INFORMATION GIVEN:

* * * *

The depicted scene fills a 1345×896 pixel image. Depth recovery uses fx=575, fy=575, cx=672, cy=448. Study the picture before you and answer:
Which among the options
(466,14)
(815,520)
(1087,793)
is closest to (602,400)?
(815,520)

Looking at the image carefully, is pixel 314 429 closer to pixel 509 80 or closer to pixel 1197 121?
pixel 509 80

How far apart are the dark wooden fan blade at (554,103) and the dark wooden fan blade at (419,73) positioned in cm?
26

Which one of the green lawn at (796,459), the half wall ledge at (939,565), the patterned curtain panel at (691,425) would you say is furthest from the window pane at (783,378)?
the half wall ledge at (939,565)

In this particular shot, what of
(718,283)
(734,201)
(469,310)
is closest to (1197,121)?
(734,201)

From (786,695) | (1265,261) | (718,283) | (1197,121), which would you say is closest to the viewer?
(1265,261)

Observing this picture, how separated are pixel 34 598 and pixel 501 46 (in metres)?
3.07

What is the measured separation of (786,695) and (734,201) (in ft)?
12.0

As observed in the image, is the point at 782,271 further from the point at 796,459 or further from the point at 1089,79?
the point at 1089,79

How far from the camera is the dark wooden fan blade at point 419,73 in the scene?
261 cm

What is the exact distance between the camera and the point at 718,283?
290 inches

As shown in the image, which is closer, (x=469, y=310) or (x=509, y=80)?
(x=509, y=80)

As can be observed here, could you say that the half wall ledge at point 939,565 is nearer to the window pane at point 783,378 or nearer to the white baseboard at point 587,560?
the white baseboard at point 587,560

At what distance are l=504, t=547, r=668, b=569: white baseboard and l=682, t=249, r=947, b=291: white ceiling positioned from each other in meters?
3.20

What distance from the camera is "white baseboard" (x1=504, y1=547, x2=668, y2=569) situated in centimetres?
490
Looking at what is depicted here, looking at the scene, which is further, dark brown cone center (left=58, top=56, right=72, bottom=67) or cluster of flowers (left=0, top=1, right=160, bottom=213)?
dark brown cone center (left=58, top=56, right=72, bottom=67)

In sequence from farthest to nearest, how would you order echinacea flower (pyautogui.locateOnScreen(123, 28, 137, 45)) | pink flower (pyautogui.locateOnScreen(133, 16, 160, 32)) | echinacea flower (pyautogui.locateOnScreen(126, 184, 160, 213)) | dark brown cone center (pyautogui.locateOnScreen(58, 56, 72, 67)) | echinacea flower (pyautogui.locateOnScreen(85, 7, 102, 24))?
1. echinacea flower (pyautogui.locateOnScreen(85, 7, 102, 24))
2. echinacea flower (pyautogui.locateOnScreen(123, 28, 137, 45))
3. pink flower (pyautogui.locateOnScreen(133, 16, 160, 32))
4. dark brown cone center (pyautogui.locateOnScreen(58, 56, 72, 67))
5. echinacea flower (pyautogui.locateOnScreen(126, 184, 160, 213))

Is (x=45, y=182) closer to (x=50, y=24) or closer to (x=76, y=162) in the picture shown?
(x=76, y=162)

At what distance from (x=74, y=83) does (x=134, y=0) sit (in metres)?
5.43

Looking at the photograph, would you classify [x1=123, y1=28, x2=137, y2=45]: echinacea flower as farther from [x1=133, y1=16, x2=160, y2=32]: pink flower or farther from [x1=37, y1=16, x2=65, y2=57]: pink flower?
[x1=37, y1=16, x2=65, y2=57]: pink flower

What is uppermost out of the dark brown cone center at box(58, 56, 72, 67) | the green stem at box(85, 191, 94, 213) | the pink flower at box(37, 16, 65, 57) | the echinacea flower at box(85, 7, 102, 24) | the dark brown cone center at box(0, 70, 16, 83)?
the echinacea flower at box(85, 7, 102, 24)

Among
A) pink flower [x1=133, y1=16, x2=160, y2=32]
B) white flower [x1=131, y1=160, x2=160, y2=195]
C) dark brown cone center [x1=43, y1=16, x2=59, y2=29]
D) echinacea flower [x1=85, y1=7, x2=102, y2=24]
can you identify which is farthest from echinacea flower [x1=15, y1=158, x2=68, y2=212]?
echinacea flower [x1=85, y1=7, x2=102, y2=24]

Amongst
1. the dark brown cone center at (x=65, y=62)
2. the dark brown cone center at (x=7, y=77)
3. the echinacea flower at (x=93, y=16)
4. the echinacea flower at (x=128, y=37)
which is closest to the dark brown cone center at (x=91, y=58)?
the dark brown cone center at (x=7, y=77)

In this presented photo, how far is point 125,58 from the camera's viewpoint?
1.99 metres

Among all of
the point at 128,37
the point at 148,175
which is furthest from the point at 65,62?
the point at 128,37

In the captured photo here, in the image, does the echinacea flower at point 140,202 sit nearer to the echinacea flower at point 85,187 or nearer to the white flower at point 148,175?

* * * *

INSTRUCTION: Nothing should be left out: return all of the records exactly.

FINAL RESULT:
The depicted scene fills a 1345×896 pixel image. Depth recovery uses fx=575, fy=575, cx=672, cy=448. Study the picture before you and answer:
Which among the options
(466,14)
(815,520)
(1087,793)
is closest to (602,400)?
(815,520)

Looking at the image carefully, is pixel 314 429 closer to pixel 509 80 or closer to pixel 1197 121?
pixel 509 80

How far apart are the dark wooden fan blade at (554,103) and the dark wooden fan blade at (419,73) positioned in cm?
26

Which one of the green lawn at (796,459), the half wall ledge at (939,565), the patterned curtain panel at (691,425) would you say is furthest from the window pane at (783,378)?
the half wall ledge at (939,565)

In this particular shot, what of
(718,283)
(734,201)
(469,310)
is closest to (1197,121)?
(734,201)

From (786,695) | (1265,261) | (718,283) | (1197,121), which would you say is closest to the viewer?
(1265,261)

Observing this picture, how separated are pixel 34 598 and pixel 501 46 (in metres)?
3.07

What is the measured separation of (786,695) and (734,201) (in ft)?
12.0

As observed in the image, is the point at 782,271 further from the point at 796,459 or further from the point at 1089,79?
the point at 1089,79

How far from the camera is the dark wooden fan blade at point 419,73 in the scene?
261 cm

What is the exact distance between the camera and the point at 718,283?
290 inches

As shown in the image, which is closer, (x=469, y=310) or (x=509, y=80)?
(x=509, y=80)

As can be observed here, could you say that the half wall ledge at point 939,565 is nearer to the window pane at point 783,378 or nearer to the white baseboard at point 587,560?
the white baseboard at point 587,560

At what distance are l=504, t=547, r=668, b=569: white baseboard and l=682, t=249, r=947, b=291: white ceiling positioned from each other in meters?
3.20

What distance from the camera is "white baseboard" (x1=504, y1=547, x2=668, y2=569) situated in centimetres?
490
Looking at what is depicted here, looking at the scene, which is further, dark brown cone center (left=58, top=56, right=72, bottom=67) or cluster of flowers (left=0, top=1, right=160, bottom=213)?
dark brown cone center (left=58, top=56, right=72, bottom=67)

In sequence from farthest to nearest, how would you order echinacea flower (pyautogui.locateOnScreen(123, 28, 137, 45)) | pink flower (pyautogui.locateOnScreen(133, 16, 160, 32)) | echinacea flower (pyautogui.locateOnScreen(126, 184, 160, 213)) | dark brown cone center (pyautogui.locateOnScreen(58, 56, 72, 67)) | echinacea flower (pyautogui.locateOnScreen(85, 7, 102, 24))?
1. echinacea flower (pyautogui.locateOnScreen(85, 7, 102, 24))
2. echinacea flower (pyautogui.locateOnScreen(123, 28, 137, 45))
3. pink flower (pyautogui.locateOnScreen(133, 16, 160, 32))
4. dark brown cone center (pyautogui.locateOnScreen(58, 56, 72, 67))
5. echinacea flower (pyautogui.locateOnScreen(126, 184, 160, 213))

Is (x=45, y=182) closer to (x=50, y=24) or closer to (x=76, y=162) in the picture shown?
(x=76, y=162)

At what distance from (x=74, y=83) does (x=134, y=0) sit (in metres)?
5.43

Looking at the photograph, would you classify [x1=123, y1=28, x2=137, y2=45]: echinacea flower as farther from [x1=133, y1=16, x2=160, y2=32]: pink flower or farther from [x1=37, y1=16, x2=65, y2=57]: pink flower?
[x1=37, y1=16, x2=65, y2=57]: pink flower

What is uppermost out of the dark brown cone center at box(58, 56, 72, 67) | the green stem at box(85, 191, 94, 213) | the pink flower at box(37, 16, 65, 57) | the echinacea flower at box(85, 7, 102, 24) | the dark brown cone center at box(0, 70, 16, 83)?
the echinacea flower at box(85, 7, 102, 24)

Among
A) pink flower [x1=133, y1=16, x2=160, y2=32]
B) white flower [x1=131, y1=160, x2=160, y2=195]
C) dark brown cone center [x1=43, y1=16, x2=59, y2=29]
D) echinacea flower [x1=85, y1=7, x2=102, y2=24]
can you identify which is farthest from echinacea flower [x1=15, y1=158, x2=68, y2=212]?
echinacea flower [x1=85, y1=7, x2=102, y2=24]

Amongst
1. the dark brown cone center at (x=65, y=62)
2. the dark brown cone center at (x=7, y=77)
3. the echinacea flower at (x=93, y=16)
4. the echinacea flower at (x=128, y=37)
which is closest to the dark brown cone center at (x=91, y=58)?
the dark brown cone center at (x=7, y=77)

In this presented photo, how far is point 125,58 from the camera's viewpoint?
1.99 metres

Among all of
the point at 128,37
the point at 148,175
which is furthest from the point at 65,62?
the point at 128,37

In the captured photo here, in the image, does the echinacea flower at point 140,202 sit nearer to the echinacea flower at point 85,187 or nearer to the white flower at point 148,175?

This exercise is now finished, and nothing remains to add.